The prime minister said she planned to be out across the country to set out the choice to voters and stressed that the loss of just six seats would end her majority.

Corbyn had said earlier that the sight of the army on Britain’s streets after the Manchester attack was a clear sign that the UK’s foreign policy and approach to fighting terrorism was not working. He said there must be more money for law enforcement as he suggested Britain’s intervention in wars abroad had fuelled the risk of terrorism at home.

“Many experts, including professionals in our intelligence and security services, have pointed to the connections between wars our government has supported or fought in other countries and terrorism here at home,” he said.

Corbyn says 'war on terror not working'

In the interview with Neil, Corbyn was repeatedly questioned over his past association with the IRA, though he denied he had ever supported the movement and distanced himself again from supportive comments made by key allies John McDonnell and Diane Abbott.
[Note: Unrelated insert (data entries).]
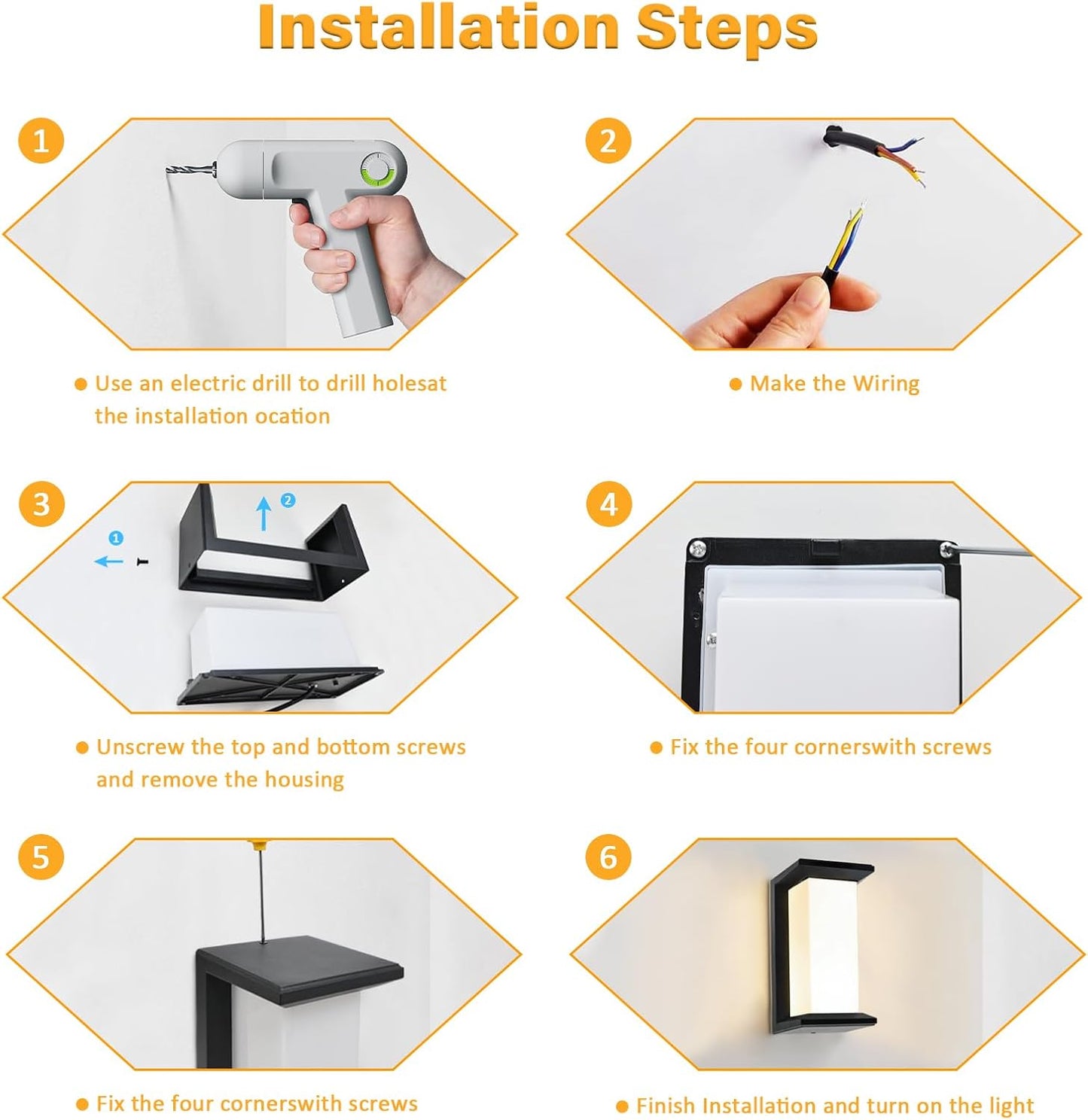 Installation Steps

1

● Use an electric drill to drill holesat the installation ocation

2

● Make the Wiring

3

1

2

● Unscrew the top and bottom screws and remove the housing

4

● Fix the four cornerswith screws

5

● Fix the four cornerswith screws

6

● Finish Installation and turn on the light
“I never met the IRA,” he said. “I obviously did meet people from Sinn Féin as indeed I met people from other organisations, and I always made the point that there had to be a dialogue and a peace process.”
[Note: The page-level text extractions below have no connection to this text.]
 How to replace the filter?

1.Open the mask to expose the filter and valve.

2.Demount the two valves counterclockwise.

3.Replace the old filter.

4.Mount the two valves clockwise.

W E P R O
Challenged by Neil with comments from a former IRA leader, Sean O’Callaghan, and a negotiator, Seamus Mallon, that Corbyn had only ever supported “victory for the IRA”, the Labour leader denied he had wanted a continuation of the violence. “People were killed by loyalist bombs as well. All deaths are appalling, all deaths are wrong. There isn’t a military solution to a conflict between traditions and communities. There has to be a better way and a better process of doing it.”

The newly elected Greater Manchester mayor, Andy Burnham, said he did not agree with Corbyn’s interpretation of the influence of foreign policy on terrorism. “I have a different view to Jeremy on this,” he told TalkRadio. “9/11 happened before any interventions overseas, and the ideology was in existence before that … The people who committed this appalling act are responsible for it, 100%.”

Burnham said radical Islamists had “used things” to justify violence. “We didn’t create it. [There’s] a tendency to blame governments for everything, and I don’t think we should.”

The prime minister also had a short, unscheduled meeting with Donald Trump, which was characterised as a “pull aside”. A Downing Street spokesperson said they had “reaffirmed their commitment to increasing trade between the UK and the US, including a post-Brexit trade deal”. They stressed the US president had pledged support for free trade, as well as those left behind by globalisation.

The spokesperson added: “The prime minister and president noted that there had been strong agreement in discussions so far that the G7 should do more collectively on counter-terrorism.”